Erro foi apostar apenas no aumento de receitas
Por Álvaro Gribel, O Estado de S. Paulo, 16/04/2024
A alteração das metas fiscais expõe a grande falha do arcabouço elaborado pelo governo Lula em substituição ao teto de gastos, do governo Michel Temer.
O ajuste tem como foco o aumento da arrecadação, sem uma agenda efetiva de cortes de gastos, o que tornou irrealistas as projeções apresentadas pela equipe econômica em abril do ano passado.
De um lado, o arcabouço está sendo pressionado por três grandes grupos de despesas: o salário mínimo e os pisos da Saúde e da Educação. De outro, a Receita Federal e a equipe econômica já estão esgotando as possibilidades de aumento de receitas extraordinárias, que passam a enfrentar não só resistências no Congresso, mas também entre pessoas físicas e jurídicas, que terão de pagar a conta.

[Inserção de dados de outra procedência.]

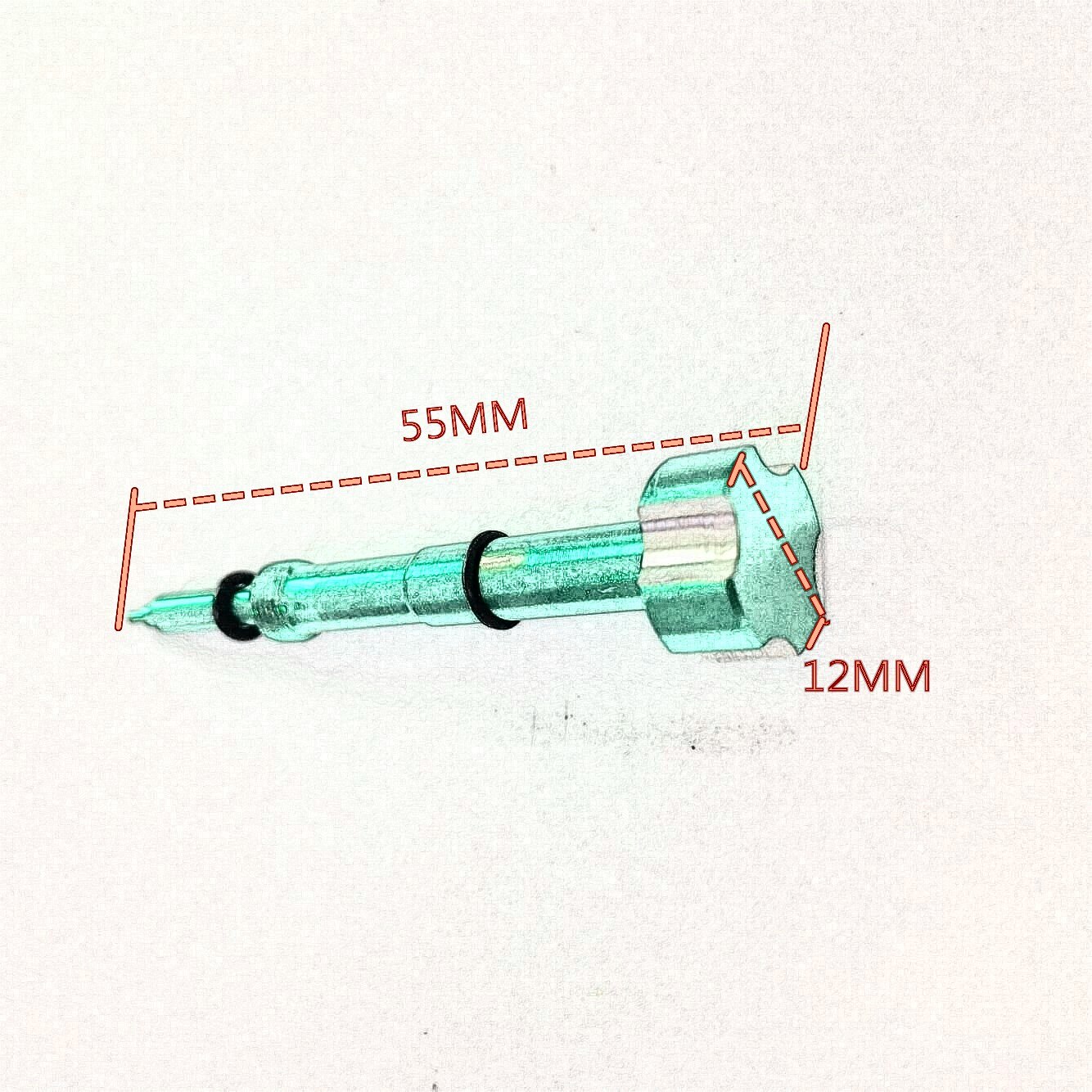 Tornillo ajustador de mezcla de combustible y aire fácil para carburador Yamaha WR250F WR426F WR450F YFZ450, compatible con todos los carburadores Keihin FCR y FCR-MX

Na prática, esses três grupos crescem de forma mais acelerada do que a regra global do arcabouço fiscal, que permite alta de no máximo 2,5% dos gastos, em relação ao ano anterior, e limitado a 70% do crescimento das receitas. O economista Marcelo Fonseca, da Reag Investimentos, calcula que as contas públicas do País têm um “déficit primário estrutural” entre R$ 100 bilhões e R$ 150 bilhões por ano. O cálculo é feito retirando todas as receitas extraordinárias da conta, ou seja, recursos que entrarão uma única vez nos cofres do Tesouro.
Se até a semana passada o mercado já havia assimilado a alteração desses números, agora a reação tende a ser diferente, com a piora do cenário global. A inflação americana e o mercado de trabalho mais aquecidos do que o esperado vão dificultar o início do corte de juros pelo Fed (o banco central dos EUA).

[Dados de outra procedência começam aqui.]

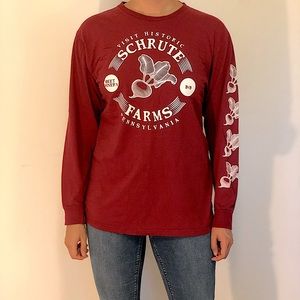 Schrute Farms Long Sleeve T-shirt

Com isso, a tendência é de aumento do dólar em relação às principais divisas do mundo. Países com problemas nas contas públicas, como o Brasil, tendem a sofrer mais. O reflexo disso já aparece na cotação do dólar sobre o real. A geopolítica global também ficou mais intrincada, com os ataques do Irã a Israel.

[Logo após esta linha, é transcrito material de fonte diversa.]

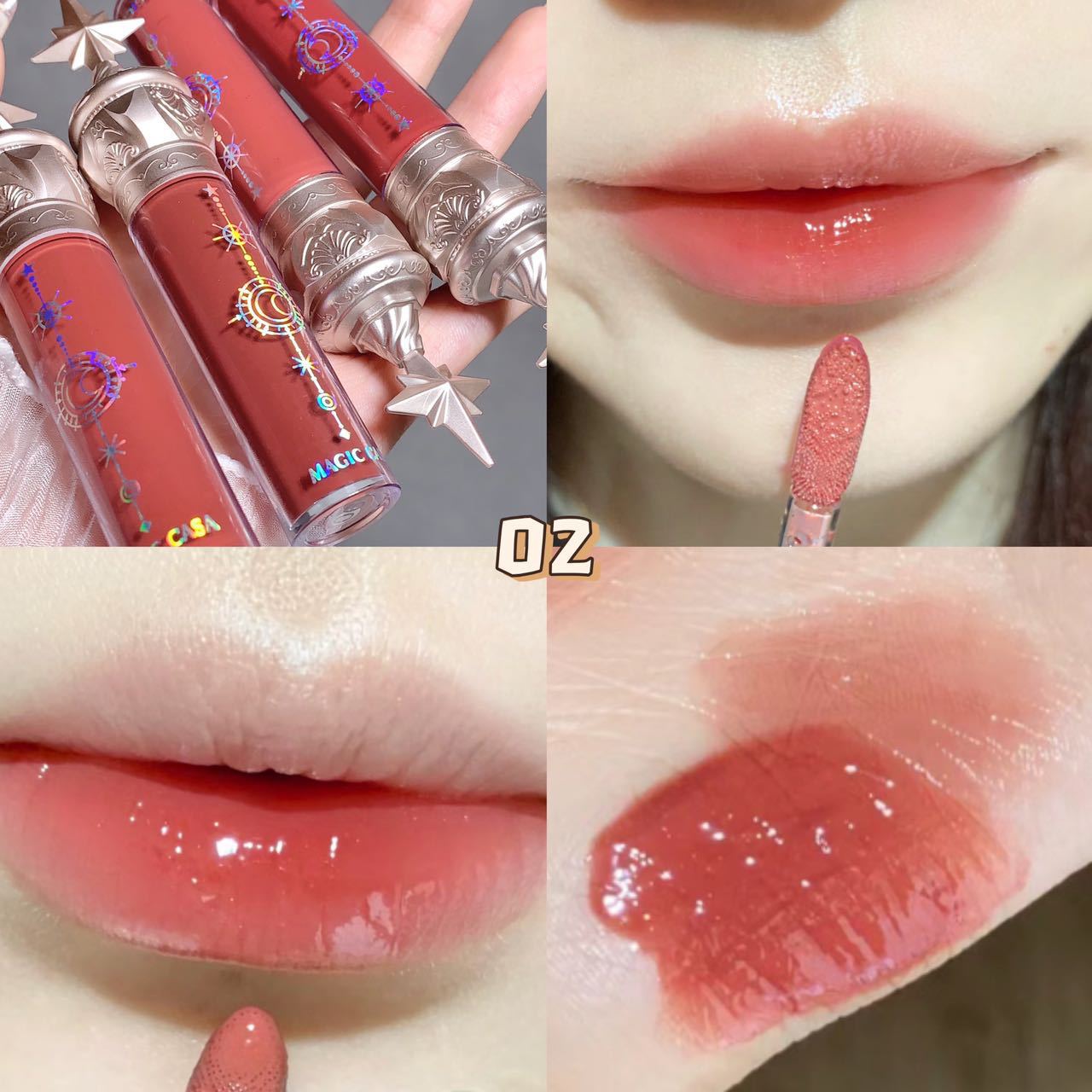 

Daily Versatile Lipstick With Fine, Long-lasting And Not Easy To Fade One Size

Mesmo com a revisão, os novos números ainda estão acima do projetado pelo mercado financeiro. Para 2025, a mediana de economistas e investidores aponta para um déficit de 0,6% do PIB, com leve melhora para -0,5%, no ano seguinte, e -0,2% em 2027.
De alguma forma, os ministros Fernando Haddad (Fazenda) e Simone Tebet (Planejamento) precisarão vencer a queda de braço interna contra integrantes do PT para convencer Lula a bancar uma agenda efetiva de cortes de gastos. Do contrário, o presidente poderá naufragar na economia.